The Presidential Debate Agreement: Everything That's Wrong With Contemporary American Life
Last week, Joe Biden and Donald Trump came to an agreement to hold two Presidential debates this summer in advance of the November election. That's not a misprint. Both of the debates are being held in the "summer". The first debate is scheduled for June 27, a full three months earlier than any previous Presidential debate, and the second debate is scheduled for September 10, still earlier than any previous Presidential debate. What's the hurry? Well, you see, somewhere along the way it's been decided that voting for a November election needs to begin 7-8 weeks before the actual election day, and now the entire timeline of the debates is expected to shift to indulge this insanity.
Arguably even more indefensible, President Biden dismantled the Commission on Presidential Debates that has organized these debates for nearly a half century, instead wheeling and dealing broadcast rights to specific news outlets. Why was Biden so motivated to upend the tradition of nonpartisan, nationally broadcast debates? Presumably there were a few backroom deals he was able to work out favorable terms for, but the most compelling was likely the negotiation to ensure Robert F. Kennedy, Jr.'s exclusion from the debate and deny him any opportunity to elevate his stature. Trump's abrupt agreement to the terms Biden laid out highlights their mutual interest in locking in their major-party advantages even if it comes at the exclusion of a debate that is timely and accessible enough to be in any way meaningful toward the intended purpose of an informed electorate.

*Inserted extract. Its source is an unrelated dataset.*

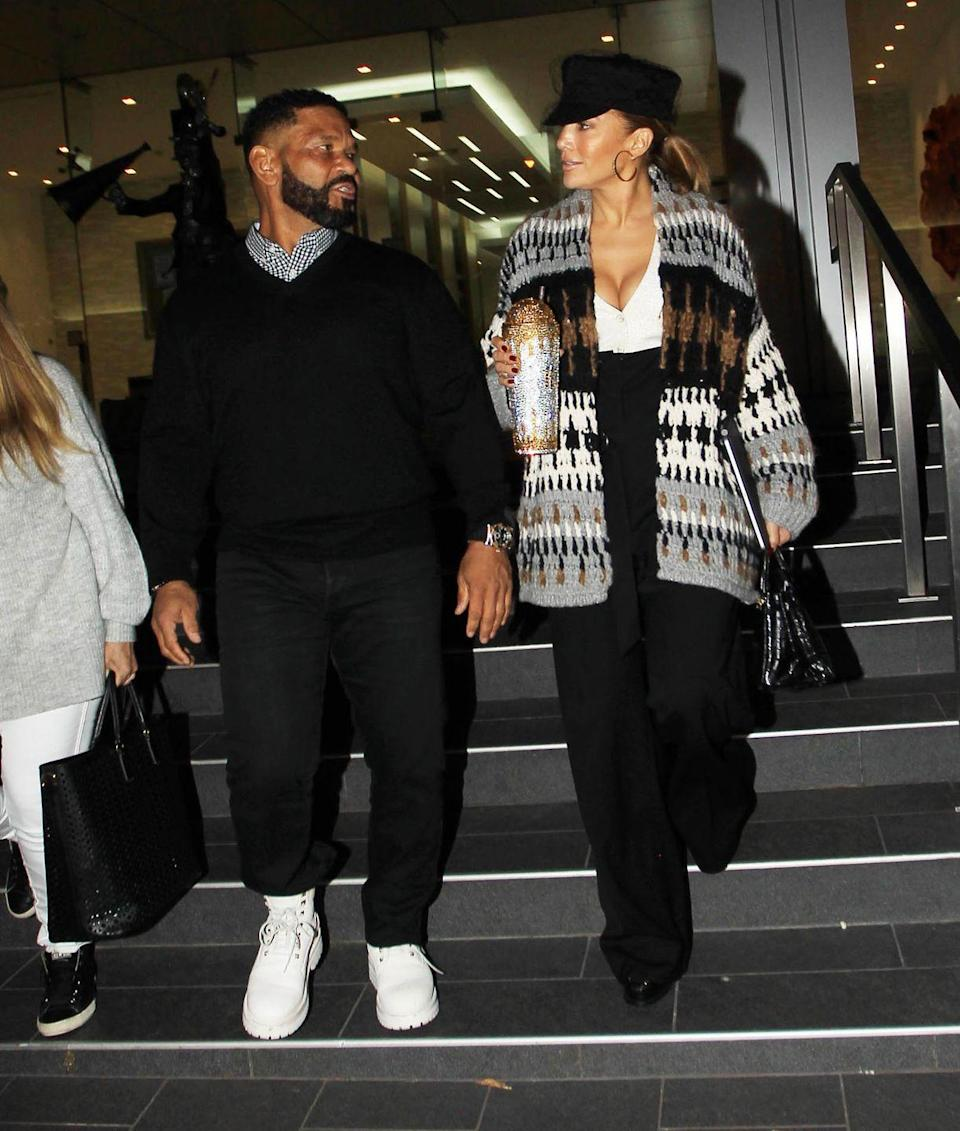 <p>Lopez was photographed on October 23 Los Angeles, California wearing a rather 00s-inspired look. For the outing she teamed a black baker boy style cap with an oversized knitted cardigan, a V-neck white top, high-waisted black flared trousers and black hoop earrings.</p><p>The singer also carried a gigantic coffee cup, bedazzled in gold and silver embellishments. </p>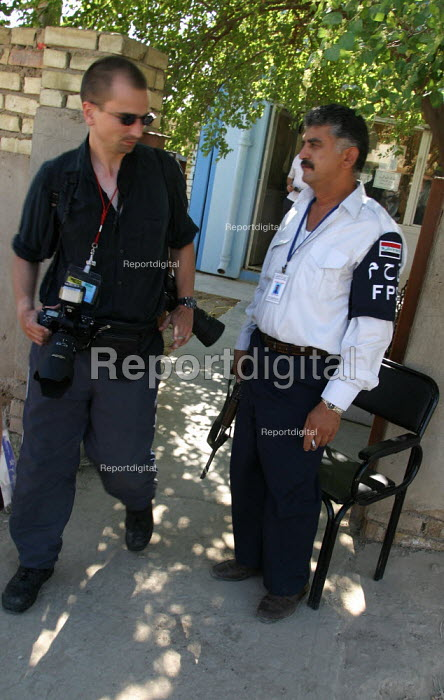 Guy Smallman NUJ walks past an Iraqi policeman with an AK 47 outside the Ministry for Labour. UK trade union members meet with representatives from the Workers Democratic Trade Union Movement WDTUM. Baghdad, Iraq. - Jess Hurd - 2003-10-05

There's a lot of disgusting stuff to unpack here, but let's start with the delusion of a general election debate held in June and available only on CNN. Cable subscriptions are at generational lows in the streaming service era, so giving a cable news outlet exclusive access is almost comically reductive in providing voters an informed snapshot of the candidates. I'm sure there will be a streaming option on the CNN website, provided the website doesn't crash as it usually does on election night, but let's be real and acknowledge that the only people who are gonna do that are political junkies who already know who they're gonna vote for.
The second debate, held in September, is at least gonna be on a broadcast station rather than on cable, but only one broadcast station (ABC), disincentivizing civic engagement and putting into question why we pay taxes for public airwaves if an event as unmistakably a public service as a Presidential debate is forced to compete with "NCIS" reruns on another broadcast station. The predictable result will be the lowest-ever ratings for both Presidential debates, and exposure for the overwhelming majority of Americans being limited to whatever cliff-note version finds its way to their Facebook feed the next day, exacerbating already poisonous trend lines for our democratic experiment.
And in a textbook example of losing the storyline, the primary reason cited for holding these debates so ridiculously early is to service the malignant cancer of early voting. Recall that the original motivation for introducing early voting was that partisan dirty tricks campaigns were disenfranchising certain voters with, among other things, intentionally long lines at polling stations. There was definitely some truth to that, but out of the multiple remedies that could have been exercised to diminish this concern, the option we decided upon was opening up voting multiple weeks before the election. The trend expanded during the pandemic and locked in place an indefensible new normal where millions of people will have already cast ballots in September for an election ostensibly being held on November 5.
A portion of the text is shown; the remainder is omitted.